I really wish I met just one person whose utterances were as mellifluous as Bruno’s are in real life; what would it be like? And if I can read this type of stream-of-consciousness in a novel, why on earth would I try (for the nth time) to read James Joyce’s big, fat account of a story that begins with a certain stately, plump Buck Mulligan coming down the stairs? No. Bruno’s story is much, much more engaging and unbelievably intelligent.
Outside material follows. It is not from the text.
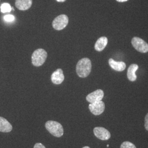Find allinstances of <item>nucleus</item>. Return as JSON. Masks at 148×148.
Listing matches in <instances>:
<instances>
[{"label": "nucleus", "mask_w": 148, "mask_h": 148, "mask_svg": "<svg viewBox=\"0 0 148 148\" xmlns=\"http://www.w3.org/2000/svg\"><path fill=\"white\" fill-rule=\"evenodd\" d=\"M82 148H90L89 147H88V146H86V147H83Z\"/></svg>", "instance_id": "4be33fe9"}, {"label": "nucleus", "mask_w": 148, "mask_h": 148, "mask_svg": "<svg viewBox=\"0 0 148 148\" xmlns=\"http://www.w3.org/2000/svg\"><path fill=\"white\" fill-rule=\"evenodd\" d=\"M3 19L5 20V21L6 22H12L15 20V17L14 16L12 15V14H8V15H5L4 16Z\"/></svg>", "instance_id": "f3484780"}, {"label": "nucleus", "mask_w": 148, "mask_h": 148, "mask_svg": "<svg viewBox=\"0 0 148 148\" xmlns=\"http://www.w3.org/2000/svg\"><path fill=\"white\" fill-rule=\"evenodd\" d=\"M145 128L148 131V113L145 117V124H144Z\"/></svg>", "instance_id": "a211bd4d"}, {"label": "nucleus", "mask_w": 148, "mask_h": 148, "mask_svg": "<svg viewBox=\"0 0 148 148\" xmlns=\"http://www.w3.org/2000/svg\"><path fill=\"white\" fill-rule=\"evenodd\" d=\"M47 57V53L43 49H37L32 53V64L35 66H40L45 62Z\"/></svg>", "instance_id": "7ed1b4c3"}, {"label": "nucleus", "mask_w": 148, "mask_h": 148, "mask_svg": "<svg viewBox=\"0 0 148 148\" xmlns=\"http://www.w3.org/2000/svg\"><path fill=\"white\" fill-rule=\"evenodd\" d=\"M34 148H46V147L42 143H37L35 144Z\"/></svg>", "instance_id": "6ab92c4d"}, {"label": "nucleus", "mask_w": 148, "mask_h": 148, "mask_svg": "<svg viewBox=\"0 0 148 148\" xmlns=\"http://www.w3.org/2000/svg\"><path fill=\"white\" fill-rule=\"evenodd\" d=\"M116 1L119 2H126L128 0H116Z\"/></svg>", "instance_id": "aec40b11"}, {"label": "nucleus", "mask_w": 148, "mask_h": 148, "mask_svg": "<svg viewBox=\"0 0 148 148\" xmlns=\"http://www.w3.org/2000/svg\"><path fill=\"white\" fill-rule=\"evenodd\" d=\"M88 108L91 113L93 115H99L104 111L105 104L103 101H98L90 103Z\"/></svg>", "instance_id": "423d86ee"}, {"label": "nucleus", "mask_w": 148, "mask_h": 148, "mask_svg": "<svg viewBox=\"0 0 148 148\" xmlns=\"http://www.w3.org/2000/svg\"><path fill=\"white\" fill-rule=\"evenodd\" d=\"M120 148H136V147L133 143L126 141L122 143Z\"/></svg>", "instance_id": "dca6fc26"}, {"label": "nucleus", "mask_w": 148, "mask_h": 148, "mask_svg": "<svg viewBox=\"0 0 148 148\" xmlns=\"http://www.w3.org/2000/svg\"><path fill=\"white\" fill-rule=\"evenodd\" d=\"M132 45L137 51L145 53L148 52V44L143 39L139 37H133L132 40Z\"/></svg>", "instance_id": "39448f33"}, {"label": "nucleus", "mask_w": 148, "mask_h": 148, "mask_svg": "<svg viewBox=\"0 0 148 148\" xmlns=\"http://www.w3.org/2000/svg\"><path fill=\"white\" fill-rule=\"evenodd\" d=\"M1 11L3 13L10 12L12 11L11 5L8 3H3L1 6Z\"/></svg>", "instance_id": "2eb2a0df"}, {"label": "nucleus", "mask_w": 148, "mask_h": 148, "mask_svg": "<svg viewBox=\"0 0 148 148\" xmlns=\"http://www.w3.org/2000/svg\"><path fill=\"white\" fill-rule=\"evenodd\" d=\"M32 4V0H16V7L20 11H27Z\"/></svg>", "instance_id": "9d476101"}, {"label": "nucleus", "mask_w": 148, "mask_h": 148, "mask_svg": "<svg viewBox=\"0 0 148 148\" xmlns=\"http://www.w3.org/2000/svg\"><path fill=\"white\" fill-rule=\"evenodd\" d=\"M93 133L96 137L102 140H107L111 137L110 132L104 127H95L93 130Z\"/></svg>", "instance_id": "0eeeda50"}, {"label": "nucleus", "mask_w": 148, "mask_h": 148, "mask_svg": "<svg viewBox=\"0 0 148 148\" xmlns=\"http://www.w3.org/2000/svg\"><path fill=\"white\" fill-rule=\"evenodd\" d=\"M63 71L61 69H57L51 75V80L54 84H61L64 80Z\"/></svg>", "instance_id": "1a4fd4ad"}, {"label": "nucleus", "mask_w": 148, "mask_h": 148, "mask_svg": "<svg viewBox=\"0 0 148 148\" xmlns=\"http://www.w3.org/2000/svg\"><path fill=\"white\" fill-rule=\"evenodd\" d=\"M138 65L136 64H131L127 70V77L130 81H135L137 79L136 72L138 69Z\"/></svg>", "instance_id": "f8f14e48"}, {"label": "nucleus", "mask_w": 148, "mask_h": 148, "mask_svg": "<svg viewBox=\"0 0 148 148\" xmlns=\"http://www.w3.org/2000/svg\"><path fill=\"white\" fill-rule=\"evenodd\" d=\"M109 64L112 69L117 71H122L126 67V65L124 62H116L111 58L109 60Z\"/></svg>", "instance_id": "9b49d317"}, {"label": "nucleus", "mask_w": 148, "mask_h": 148, "mask_svg": "<svg viewBox=\"0 0 148 148\" xmlns=\"http://www.w3.org/2000/svg\"><path fill=\"white\" fill-rule=\"evenodd\" d=\"M92 64L90 59H81L76 65V71L79 77L85 78L87 77L91 71Z\"/></svg>", "instance_id": "f257e3e1"}, {"label": "nucleus", "mask_w": 148, "mask_h": 148, "mask_svg": "<svg viewBox=\"0 0 148 148\" xmlns=\"http://www.w3.org/2000/svg\"><path fill=\"white\" fill-rule=\"evenodd\" d=\"M108 42L107 37H101L98 39L95 45V48L97 51L101 52L104 49Z\"/></svg>", "instance_id": "4468645a"}, {"label": "nucleus", "mask_w": 148, "mask_h": 148, "mask_svg": "<svg viewBox=\"0 0 148 148\" xmlns=\"http://www.w3.org/2000/svg\"><path fill=\"white\" fill-rule=\"evenodd\" d=\"M12 129L13 127L11 123L4 117H0V132H10Z\"/></svg>", "instance_id": "ddd939ff"}, {"label": "nucleus", "mask_w": 148, "mask_h": 148, "mask_svg": "<svg viewBox=\"0 0 148 148\" xmlns=\"http://www.w3.org/2000/svg\"><path fill=\"white\" fill-rule=\"evenodd\" d=\"M56 1H57L58 2H65L66 0H56Z\"/></svg>", "instance_id": "412c9836"}, {"label": "nucleus", "mask_w": 148, "mask_h": 148, "mask_svg": "<svg viewBox=\"0 0 148 148\" xmlns=\"http://www.w3.org/2000/svg\"><path fill=\"white\" fill-rule=\"evenodd\" d=\"M45 127L49 132L56 137H60L63 135V127L58 122L48 121L45 124Z\"/></svg>", "instance_id": "f03ea898"}, {"label": "nucleus", "mask_w": 148, "mask_h": 148, "mask_svg": "<svg viewBox=\"0 0 148 148\" xmlns=\"http://www.w3.org/2000/svg\"><path fill=\"white\" fill-rule=\"evenodd\" d=\"M104 95L103 90H97L90 93L86 97V100L90 103H92L96 101L102 100Z\"/></svg>", "instance_id": "6e6552de"}, {"label": "nucleus", "mask_w": 148, "mask_h": 148, "mask_svg": "<svg viewBox=\"0 0 148 148\" xmlns=\"http://www.w3.org/2000/svg\"><path fill=\"white\" fill-rule=\"evenodd\" d=\"M69 18L65 14H61L56 17L52 23L53 27L57 30H62L67 26Z\"/></svg>", "instance_id": "20e7f679"}]
</instances>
Back in Plato’s selfsame ancient Athens, Diogenes went naked and lived in a bathtub, urinated, defecated, and masturbated in public, and denounced all laws, religions, governments, and good manners. People called him “the Cynic” because the word means “doglike” in Greek, because Diogenes lived like a dog. He wasn’t offended, though; he liked it. You’re damn right I live like a dog, he said to them. Alexander the Great returned to Athens fresh from conquering the known world and found Diogenes, naked as was his fashion, sunning himself on the steps of the Acropolis. Alexander stood before him and said, Ask any favor you choose of me. Name anything, because I am Alexander the Great and that basically means whatever it is, I can get it for you. Diogenes looked up at him, squinted, maybe gave his scrotum a lackadaisical scratch, shrugged, and said, Get out of my sun. Can one help but admire that? We are animals who like to constantly congratulate ourselves on all our sweetness and light and triumph of spirit, and nobody is supposed to choose to live like a dog. I’ve always admired this man, his presence at the same place and time as the birth of philosophy, like a voice crying, not in the wilderness, but from the wilderness in the human heart, in the midst of civilization. The solemn golden machineries of politics, learning, thought, goodness and grace and virtue and art—especially art—all we call our society, needs Diogenes in the middle of it, a human proud and content to live like an animal, to remind us not to mistake the frippery of human civilization for anything too distant or distinct from what’s already there in pigs and monkeys and dogs, to remind us that for all the sweetness and light of our great cities and great machines and great art, we are nothing terribly more magnificent than apes with clothes on our bodies, words in our mouths, and heads inflated with willful delusions.
The Evolution of Bruno Littlemore by Benjamin Hale, Twelve (a Hachette company), 2011, pages 413-414.